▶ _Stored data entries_
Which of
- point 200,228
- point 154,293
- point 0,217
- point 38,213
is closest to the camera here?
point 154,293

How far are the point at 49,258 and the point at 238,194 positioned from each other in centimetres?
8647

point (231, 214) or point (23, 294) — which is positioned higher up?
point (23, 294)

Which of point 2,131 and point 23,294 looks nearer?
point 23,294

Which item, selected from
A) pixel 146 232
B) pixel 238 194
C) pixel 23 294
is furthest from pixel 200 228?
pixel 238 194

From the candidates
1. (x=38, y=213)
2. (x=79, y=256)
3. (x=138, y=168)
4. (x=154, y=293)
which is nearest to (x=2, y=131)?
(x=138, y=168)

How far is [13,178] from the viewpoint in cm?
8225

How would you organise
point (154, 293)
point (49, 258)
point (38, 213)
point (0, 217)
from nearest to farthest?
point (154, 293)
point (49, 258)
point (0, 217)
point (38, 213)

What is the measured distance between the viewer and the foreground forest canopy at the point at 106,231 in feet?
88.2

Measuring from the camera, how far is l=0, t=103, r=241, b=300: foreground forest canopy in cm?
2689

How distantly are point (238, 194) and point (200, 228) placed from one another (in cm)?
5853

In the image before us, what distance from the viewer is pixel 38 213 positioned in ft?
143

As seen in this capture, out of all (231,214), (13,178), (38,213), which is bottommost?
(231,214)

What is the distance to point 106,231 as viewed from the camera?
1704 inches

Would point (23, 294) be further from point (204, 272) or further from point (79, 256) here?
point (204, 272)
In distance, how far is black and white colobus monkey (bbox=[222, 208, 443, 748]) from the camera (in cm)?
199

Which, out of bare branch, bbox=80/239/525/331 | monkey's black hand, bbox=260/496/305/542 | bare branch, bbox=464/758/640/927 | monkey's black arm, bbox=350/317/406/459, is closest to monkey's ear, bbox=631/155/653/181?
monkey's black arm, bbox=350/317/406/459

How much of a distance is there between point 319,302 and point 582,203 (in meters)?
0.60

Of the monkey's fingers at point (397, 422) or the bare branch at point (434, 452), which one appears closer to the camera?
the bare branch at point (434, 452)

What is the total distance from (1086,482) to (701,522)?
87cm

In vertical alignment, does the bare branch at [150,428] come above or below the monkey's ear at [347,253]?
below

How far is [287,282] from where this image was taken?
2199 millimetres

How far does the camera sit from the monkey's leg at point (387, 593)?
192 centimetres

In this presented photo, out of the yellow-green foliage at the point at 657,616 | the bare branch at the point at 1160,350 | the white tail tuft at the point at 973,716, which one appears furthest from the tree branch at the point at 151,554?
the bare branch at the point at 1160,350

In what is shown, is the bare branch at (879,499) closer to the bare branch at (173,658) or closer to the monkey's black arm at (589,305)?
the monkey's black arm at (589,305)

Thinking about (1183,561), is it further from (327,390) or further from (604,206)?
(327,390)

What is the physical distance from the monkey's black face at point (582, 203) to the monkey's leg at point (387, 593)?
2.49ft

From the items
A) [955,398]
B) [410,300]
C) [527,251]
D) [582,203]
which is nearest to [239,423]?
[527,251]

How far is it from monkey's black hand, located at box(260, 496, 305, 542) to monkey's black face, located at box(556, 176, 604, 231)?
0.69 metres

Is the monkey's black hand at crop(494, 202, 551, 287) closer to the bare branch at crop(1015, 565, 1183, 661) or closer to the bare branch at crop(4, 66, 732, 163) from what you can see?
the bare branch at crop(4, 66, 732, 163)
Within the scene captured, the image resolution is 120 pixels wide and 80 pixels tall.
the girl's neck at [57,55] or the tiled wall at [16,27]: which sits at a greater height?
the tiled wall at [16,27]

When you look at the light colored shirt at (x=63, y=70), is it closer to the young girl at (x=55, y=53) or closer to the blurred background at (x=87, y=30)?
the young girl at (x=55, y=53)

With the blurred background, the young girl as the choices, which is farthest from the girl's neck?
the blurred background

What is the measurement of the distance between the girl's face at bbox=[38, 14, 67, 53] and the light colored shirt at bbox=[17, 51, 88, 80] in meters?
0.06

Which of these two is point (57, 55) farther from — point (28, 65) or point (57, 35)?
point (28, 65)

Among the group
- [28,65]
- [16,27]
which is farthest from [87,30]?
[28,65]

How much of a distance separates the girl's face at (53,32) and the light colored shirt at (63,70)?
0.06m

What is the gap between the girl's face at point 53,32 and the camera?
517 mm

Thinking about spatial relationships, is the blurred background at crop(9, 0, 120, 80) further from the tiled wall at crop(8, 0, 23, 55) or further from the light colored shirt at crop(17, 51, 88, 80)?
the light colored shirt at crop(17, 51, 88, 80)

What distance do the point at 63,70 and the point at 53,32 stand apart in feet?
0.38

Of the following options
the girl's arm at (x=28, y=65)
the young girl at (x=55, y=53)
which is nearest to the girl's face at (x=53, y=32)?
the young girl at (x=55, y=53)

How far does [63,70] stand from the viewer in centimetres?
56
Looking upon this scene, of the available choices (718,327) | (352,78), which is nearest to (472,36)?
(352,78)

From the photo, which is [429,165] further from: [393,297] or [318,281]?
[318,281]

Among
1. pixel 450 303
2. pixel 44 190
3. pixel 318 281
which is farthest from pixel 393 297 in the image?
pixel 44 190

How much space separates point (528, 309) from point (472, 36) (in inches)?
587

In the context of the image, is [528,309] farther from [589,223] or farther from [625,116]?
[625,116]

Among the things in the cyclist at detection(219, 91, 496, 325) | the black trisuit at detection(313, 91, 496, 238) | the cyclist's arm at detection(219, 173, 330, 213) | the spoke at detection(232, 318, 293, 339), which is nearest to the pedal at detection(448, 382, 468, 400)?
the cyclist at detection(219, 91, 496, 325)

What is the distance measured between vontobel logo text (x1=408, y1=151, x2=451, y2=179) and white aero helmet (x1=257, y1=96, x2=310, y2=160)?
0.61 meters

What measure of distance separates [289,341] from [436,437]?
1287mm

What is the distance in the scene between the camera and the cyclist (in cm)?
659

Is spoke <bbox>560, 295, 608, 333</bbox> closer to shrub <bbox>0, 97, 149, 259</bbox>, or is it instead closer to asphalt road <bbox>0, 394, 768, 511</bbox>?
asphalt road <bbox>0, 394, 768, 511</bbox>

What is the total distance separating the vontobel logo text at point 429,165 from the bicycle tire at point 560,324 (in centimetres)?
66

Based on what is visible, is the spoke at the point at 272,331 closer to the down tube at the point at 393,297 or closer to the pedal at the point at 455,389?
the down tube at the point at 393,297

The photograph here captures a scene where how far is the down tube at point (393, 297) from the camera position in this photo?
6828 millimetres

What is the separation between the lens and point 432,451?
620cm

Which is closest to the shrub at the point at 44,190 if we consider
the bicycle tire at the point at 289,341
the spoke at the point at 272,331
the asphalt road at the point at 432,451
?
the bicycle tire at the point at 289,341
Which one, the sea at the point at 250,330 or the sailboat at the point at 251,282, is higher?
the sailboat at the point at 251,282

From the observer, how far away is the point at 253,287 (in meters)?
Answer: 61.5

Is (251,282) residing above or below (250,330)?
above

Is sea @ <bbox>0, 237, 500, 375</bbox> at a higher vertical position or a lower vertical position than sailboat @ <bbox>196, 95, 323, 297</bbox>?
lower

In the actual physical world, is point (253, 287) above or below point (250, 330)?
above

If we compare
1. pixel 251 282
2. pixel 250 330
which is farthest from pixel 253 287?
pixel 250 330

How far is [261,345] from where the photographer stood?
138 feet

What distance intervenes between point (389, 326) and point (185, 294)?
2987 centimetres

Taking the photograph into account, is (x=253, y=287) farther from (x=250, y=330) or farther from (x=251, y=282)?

▶ _DIRECTIVE_
Please restate the records in full, word for word.

▶ _REPLY_
Which of
- point 200,228
- point 154,293
- point 0,217
- point 38,213
is closest to the camera here?
point 154,293

How far are the point at 49,258 and the point at 238,194 positioned from each other in centimetres?
8647

point (231, 214) or point (23, 294) — which is positioned higher up?
point (23, 294)

Which of point 2,131 and point 23,294 looks nearer?
point 23,294

Which item, selected from
A) pixel 146 232
B) pixel 238 194
C) pixel 23 294
is furthest from pixel 200 228?
pixel 238 194

From the candidates
1. (x=38, y=213)
2. (x=79, y=256)
3. (x=138, y=168)
4. (x=154, y=293)
which is nearest to (x=2, y=131)?
(x=138, y=168)

How far is [13,178] from the viewpoint in cm?
8225

How would you organise
point (154, 293)
point (49, 258)
point (38, 213)
point (0, 217)
from nearest to farthest?
point (154, 293)
point (49, 258)
point (0, 217)
point (38, 213)

What is the measured distance between the viewer and the foreground forest canopy at the point at 106,231 in feet?
88.2

Measuring from the camera, how far is l=0, t=103, r=241, b=300: foreground forest canopy in cm?
2689

How distantly are point (238, 194) and point (200, 228) placed from one another (in cm)?
5853

In the image before us, what distance from the viewer is pixel 38 213 positioned in ft?
143

As seen in this capture, out of all (231,214), (13,178), (38,213), which is bottommost?
(231,214)

What is the distance to point 106,231 as viewed from the camera?
1704 inches

Would point (23, 294) be further from point (204, 272) or further from point (79, 256) here?
point (204, 272)
In distance, how far is black and white colobus monkey (bbox=[222, 208, 443, 748]) from the camera (in cm)?
199

Which, out of bare branch, bbox=80/239/525/331 | monkey's black hand, bbox=260/496/305/542 | bare branch, bbox=464/758/640/927 | monkey's black arm, bbox=350/317/406/459, is closest to monkey's ear, bbox=631/155/653/181?
monkey's black arm, bbox=350/317/406/459

How much of a distance is there between point 319,302 and point 582,203 (in meters)?
0.60

Of the monkey's fingers at point (397, 422) or the bare branch at point (434, 452), which one appears closer to the camera?
the bare branch at point (434, 452)

What is the total distance from (1086,482) to (701,522)?
87cm

In vertical alignment, does the bare branch at [150,428] come above or below the monkey's ear at [347,253]?
below

How far is [287,282] from where this image was taken?
2199 millimetres

How far does the camera sit from the monkey's leg at point (387, 593)?
192 centimetres

In this presented photo, out of the yellow-green foliage at the point at 657,616 | the bare branch at the point at 1160,350 | the white tail tuft at the point at 973,716, which one appears furthest from the tree branch at the point at 151,554?
the bare branch at the point at 1160,350

In what is shown, is the bare branch at (879,499) closer to the bare branch at (173,658) or closer to the monkey's black arm at (589,305)?
the monkey's black arm at (589,305)

Thinking about (1183,561), is it further from (327,390) or further from (604,206)?
(327,390)

What is the physical distance from the monkey's black face at point (582, 203) to the monkey's leg at point (387, 593)?
2.49ft

From the items
A) [955,398]
B) [410,300]
C) [527,251]
D) [582,203]
which is nearest to [239,423]?
[527,251]

How far is it from monkey's black hand, located at box(260, 496, 305, 542) to monkey's black face, located at box(556, 176, 604, 231)?
0.69 metres

Is the monkey's black hand at crop(494, 202, 551, 287) closer to the bare branch at crop(1015, 565, 1183, 661) or closer to the bare branch at crop(4, 66, 732, 163) from what you can see?
the bare branch at crop(4, 66, 732, 163)
Within the scene captured, the image resolution is 120 pixels wide and 80 pixels tall.
the girl's neck at [57,55] or the tiled wall at [16,27]: which sits at a greater height?
the tiled wall at [16,27]

When you look at the light colored shirt at (x=63, y=70), is it closer to the young girl at (x=55, y=53) or closer to the blurred background at (x=87, y=30)?
the young girl at (x=55, y=53)

With the blurred background, the young girl as the choices, which is farthest from the girl's neck?
the blurred background

What is the measurement of the distance between the girl's face at bbox=[38, 14, 67, 53] and the light colored shirt at bbox=[17, 51, 88, 80] in meters?
0.06

Which of these two is point (57, 55) farther from — point (28, 65) or point (57, 35)?
point (28, 65)

Among the group
- [28,65]
- [16,27]
which is farthest from [87,30]?
[28,65]

How much of a distance separates the girl's face at (53,32) and the light colored shirt at (63,70)?
0.06m

What is the gap between the girl's face at point 53,32 and the camera?
517 mm

Thinking about spatial relationships, is the blurred background at crop(9, 0, 120, 80) further from the tiled wall at crop(8, 0, 23, 55) or further from the light colored shirt at crop(17, 51, 88, 80)?
the light colored shirt at crop(17, 51, 88, 80)

What distance do the point at 63,70 and the point at 53,32 stand apart in feet?
0.38

Of the following options
the girl's arm at (x=28, y=65)
the young girl at (x=55, y=53)
which is nearest to the girl's face at (x=53, y=32)?
the young girl at (x=55, y=53)

How far does [63,70] stand from the viewer in centimetres?
56
Looking upon this scene, of the available choices (718,327) | (352,78), which is nearest to (472,36)?
(352,78)

From the photo, which is [429,165] further from: [393,297] or [318,281]?
[318,281]

Among
1. pixel 450 303
2. pixel 44 190
3. pixel 318 281
which is farthest from pixel 393 297 in the image?
pixel 44 190

How much space separates point (528, 309) from point (472, 36) (in inches)?
587

In the context of the image, is [528,309] farther from [589,223] or farther from [625,116]?
[625,116]

Among the things in the cyclist at detection(219, 91, 496, 325) | the black trisuit at detection(313, 91, 496, 238) | the cyclist's arm at detection(219, 173, 330, 213) | the spoke at detection(232, 318, 293, 339), which is nearest to the pedal at detection(448, 382, 468, 400)?
the cyclist at detection(219, 91, 496, 325)

What is the distance measured between vontobel logo text (x1=408, y1=151, x2=451, y2=179) and white aero helmet (x1=257, y1=96, x2=310, y2=160)?
0.61 meters

What measure of distance separates [289,341] from [436,437]?
1287mm

What is the distance in the scene between the camera and the cyclist (in cm)?
659

Is spoke <bbox>560, 295, 608, 333</bbox> closer to shrub <bbox>0, 97, 149, 259</bbox>, or is it instead closer to asphalt road <bbox>0, 394, 768, 511</bbox>?
asphalt road <bbox>0, 394, 768, 511</bbox>

What is the total distance separating the vontobel logo text at point 429,165 from the bicycle tire at point 560,324 (in centimetres)?
66

Based on what is visible, is the spoke at the point at 272,331 closer to the down tube at the point at 393,297 or closer to the pedal at the point at 455,389?
the down tube at the point at 393,297

The photograph here captures a scene where how far is the down tube at point (393, 297) from the camera position in this photo?
6828 millimetres

What is the separation between the lens and point 432,451?
620cm

Which is closest to the shrub at the point at 44,190 if we consider
the bicycle tire at the point at 289,341
the spoke at the point at 272,331
the asphalt road at the point at 432,451
?
the bicycle tire at the point at 289,341
Which one, the sea at the point at 250,330 or the sailboat at the point at 251,282, is higher?
the sailboat at the point at 251,282

From the observer, how far away is the point at 253,287 (in meters)?
Answer: 61.5

Is (251,282) residing above or below (250,330)?
above

Is sea @ <bbox>0, 237, 500, 375</bbox> at a higher vertical position or a lower vertical position than sailboat @ <bbox>196, 95, 323, 297</bbox>?
lower

In the actual physical world, is point (253, 287) above or below point (250, 330)?
above

If we compare
1. pixel 251 282
2. pixel 250 330
which is farthest from pixel 253 287?
pixel 250 330

How far is [261,345] from where the photographer stood?
138 feet

What distance intervenes between point (389, 326) and point (185, 294)?
2987 centimetres

Taking the photograph into account, is (x=253, y=287) farther from (x=250, y=330) or farther from (x=251, y=282)?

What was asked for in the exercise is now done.